Keep images out and repeat all data exactly.

Source data:
· · · · · · ·
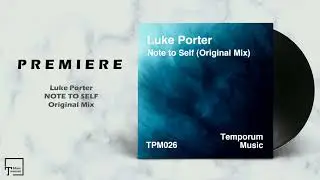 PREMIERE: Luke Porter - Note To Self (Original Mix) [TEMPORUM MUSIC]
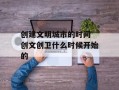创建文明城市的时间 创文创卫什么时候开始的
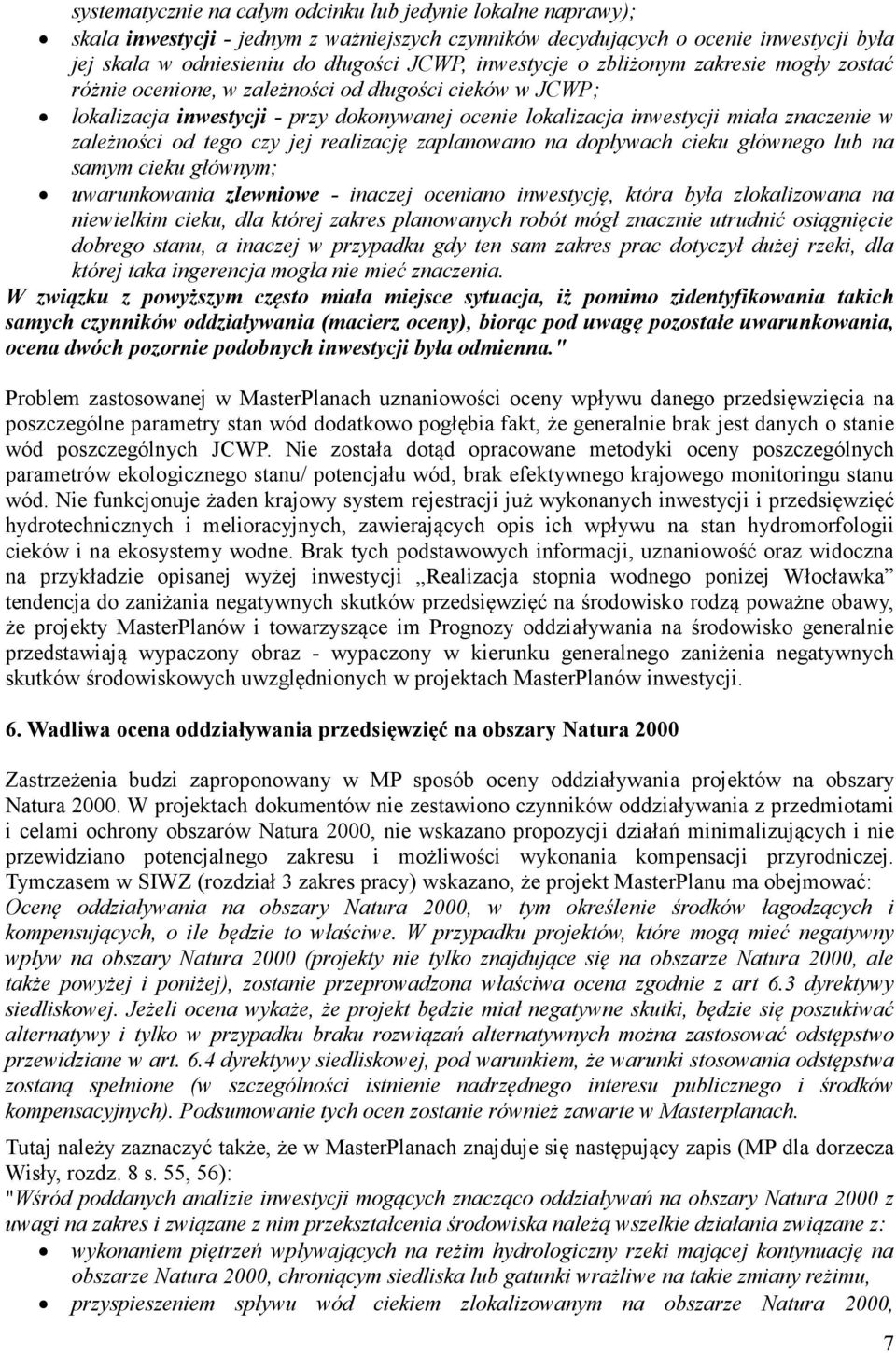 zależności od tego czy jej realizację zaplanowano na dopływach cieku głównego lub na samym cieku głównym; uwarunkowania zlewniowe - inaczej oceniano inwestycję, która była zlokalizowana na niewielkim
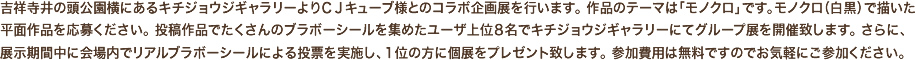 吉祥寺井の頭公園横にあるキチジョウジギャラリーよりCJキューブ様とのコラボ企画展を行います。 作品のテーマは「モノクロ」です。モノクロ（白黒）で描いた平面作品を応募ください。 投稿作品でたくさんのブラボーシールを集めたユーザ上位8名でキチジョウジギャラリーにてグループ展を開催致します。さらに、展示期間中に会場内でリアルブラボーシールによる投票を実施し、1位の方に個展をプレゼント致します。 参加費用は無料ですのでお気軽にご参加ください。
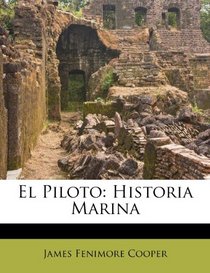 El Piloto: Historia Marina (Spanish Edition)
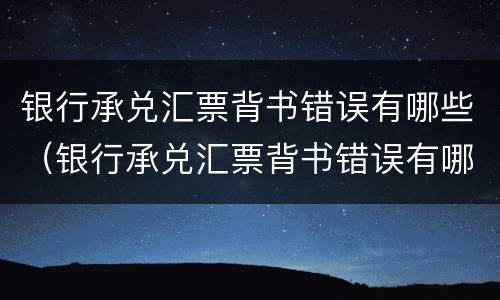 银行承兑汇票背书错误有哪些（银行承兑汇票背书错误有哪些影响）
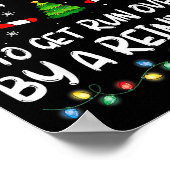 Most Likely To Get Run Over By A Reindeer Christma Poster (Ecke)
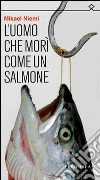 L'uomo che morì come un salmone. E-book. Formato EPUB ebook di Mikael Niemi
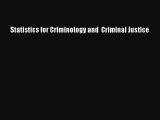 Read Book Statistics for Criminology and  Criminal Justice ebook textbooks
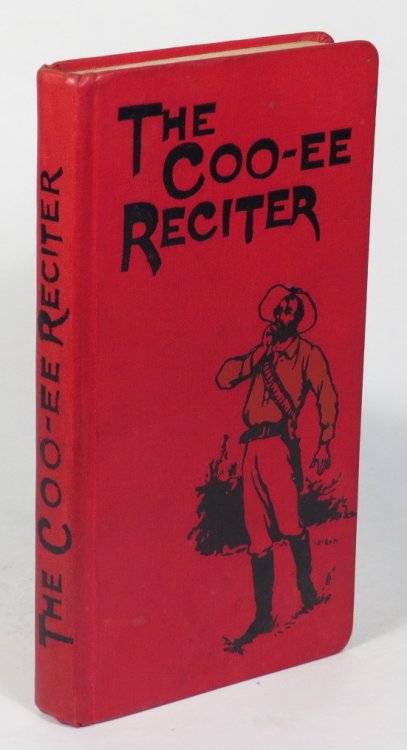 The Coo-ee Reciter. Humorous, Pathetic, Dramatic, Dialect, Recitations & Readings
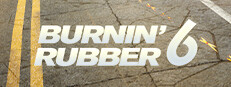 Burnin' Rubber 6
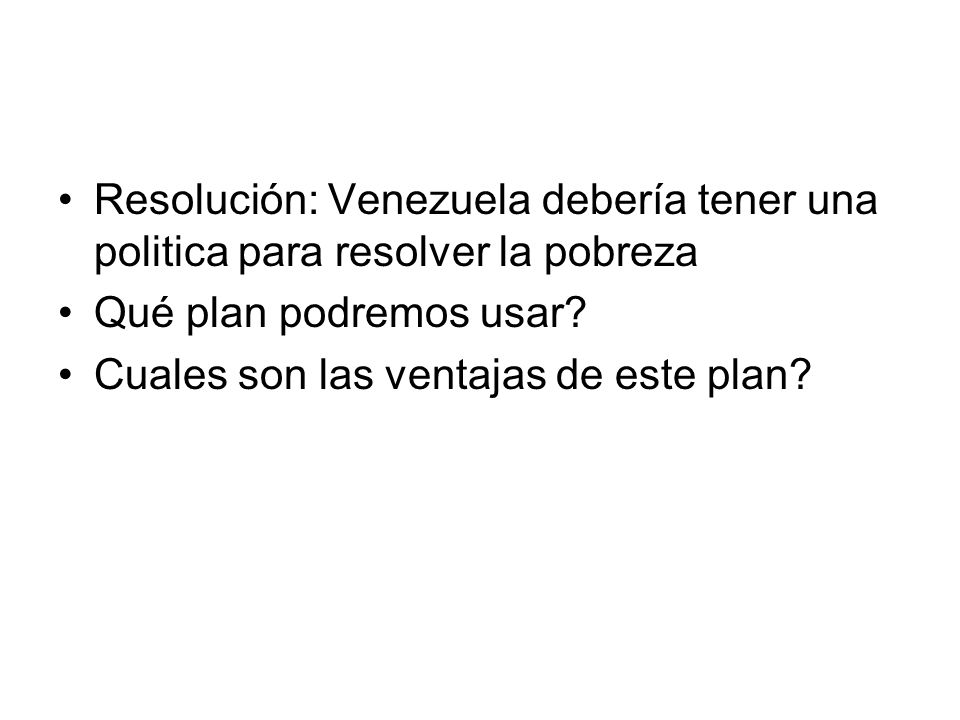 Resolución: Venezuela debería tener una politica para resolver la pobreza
· · · · · · ·
* _RESPONSE AREA_
 PREMIERE: Luke Porter - Note To Self (Original Mix) [TEMPORUM MUSIC]
创建文明城市的时间 创文创卫什么时候开始的
 zależności od tego czy jej realizację zaplanowano na dopływach cieku głównego lub na samym cieku głównym; uwarunkowania zlewniowe - inaczej oceniano inwestycję, która była zlokalizowana na niewielkim
 吉祥寺井の頭公園横にあるキチジョウジギャラリーよりCJキューブ様とのコラボ企画展を行います。 作品のテーマは「モノクロ」です。モノクロ（白黒）で描いた平面作品を応募ください。 投稿作品でたくさんのブラボーシールを集めたユーザ上位8名でキチジョウジギャラリーにてグループ展を開催致します。さらに、展示期間中に会場内でリアルブラボーシールによる投票を実施し、1位の方に個展をプレゼント致します。 参加費用は無料ですのでお気軽にご参加ください。
 El Piloto: Historia Marina (Spanish Edition)
 银行承兑汇票背书错误有哪些（银行承兑汇票背书错误有哪些影响）
 Most Likely To Get Run Over By A Reindeer Christma Poster (Ecke)
 L'uomo che morì come un salmone. E-book. Formato EPUB ebook di Mikael Niemi
 Read Book Statistics for Criminology and  Criminal Justice ebook textbooks
 The Coo-ee Reciter. Humorous, Pathetic, Dramatic, Dialect, Recitations & Readings
 Burnin' Rubber 6
 Resolución: Venezuela debería tener una politica para resolver la pobreza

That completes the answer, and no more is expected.